*Exercise details*:
Take from the data every line in which the word "United" is found.

───── Exercise materials ─────

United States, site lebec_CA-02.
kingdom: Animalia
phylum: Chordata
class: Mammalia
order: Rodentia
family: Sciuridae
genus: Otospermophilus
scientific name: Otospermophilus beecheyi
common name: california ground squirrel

─────
───── Exercise materials ─────

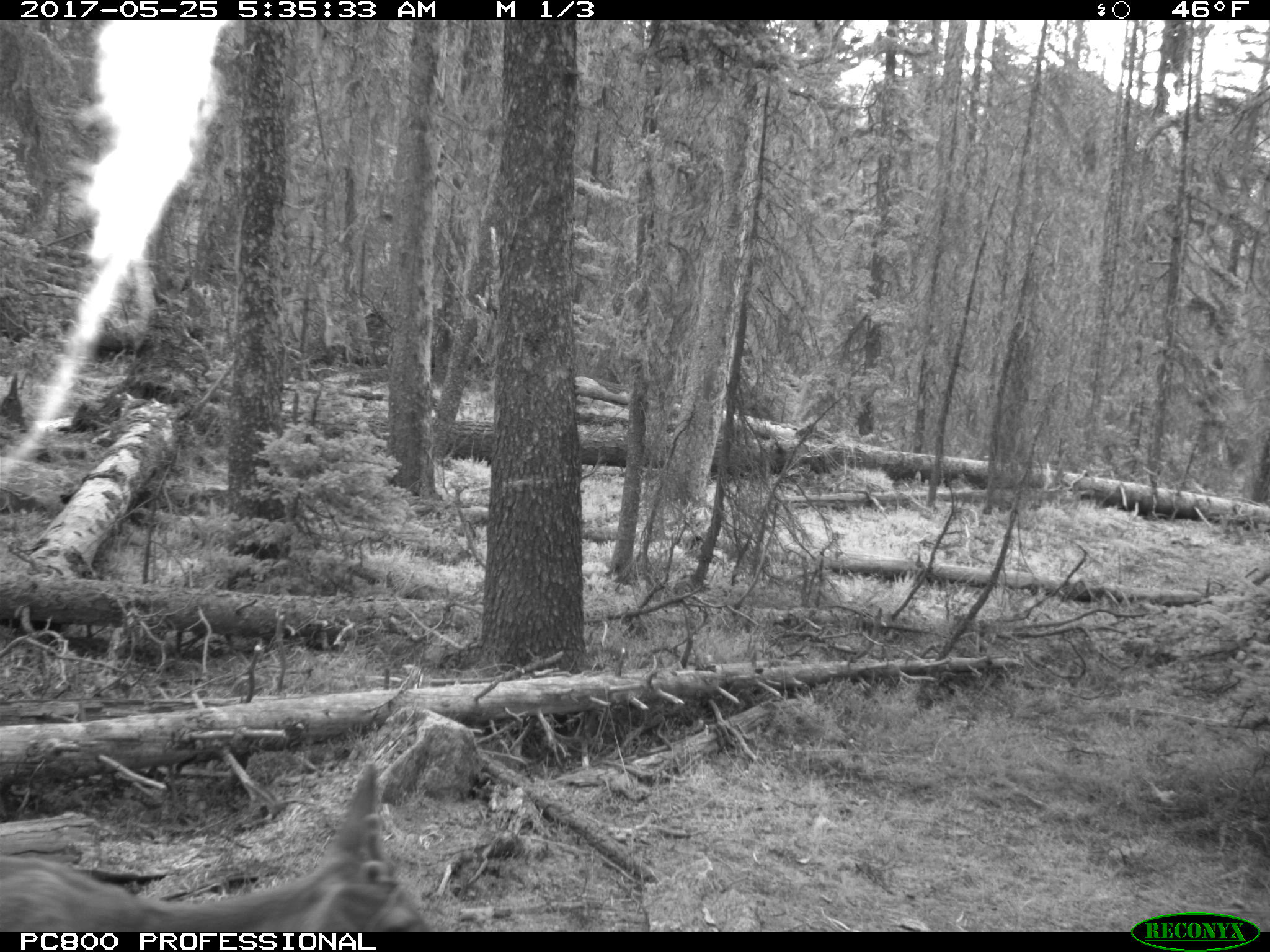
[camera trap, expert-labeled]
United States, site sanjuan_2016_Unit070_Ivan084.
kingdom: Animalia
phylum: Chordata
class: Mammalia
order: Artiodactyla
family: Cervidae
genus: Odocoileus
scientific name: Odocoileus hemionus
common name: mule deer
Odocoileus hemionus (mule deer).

─────

*Completed task*:
United States, site lebec_CA-02.
United States, site sanjuan_2016_Unit070_Ivan084.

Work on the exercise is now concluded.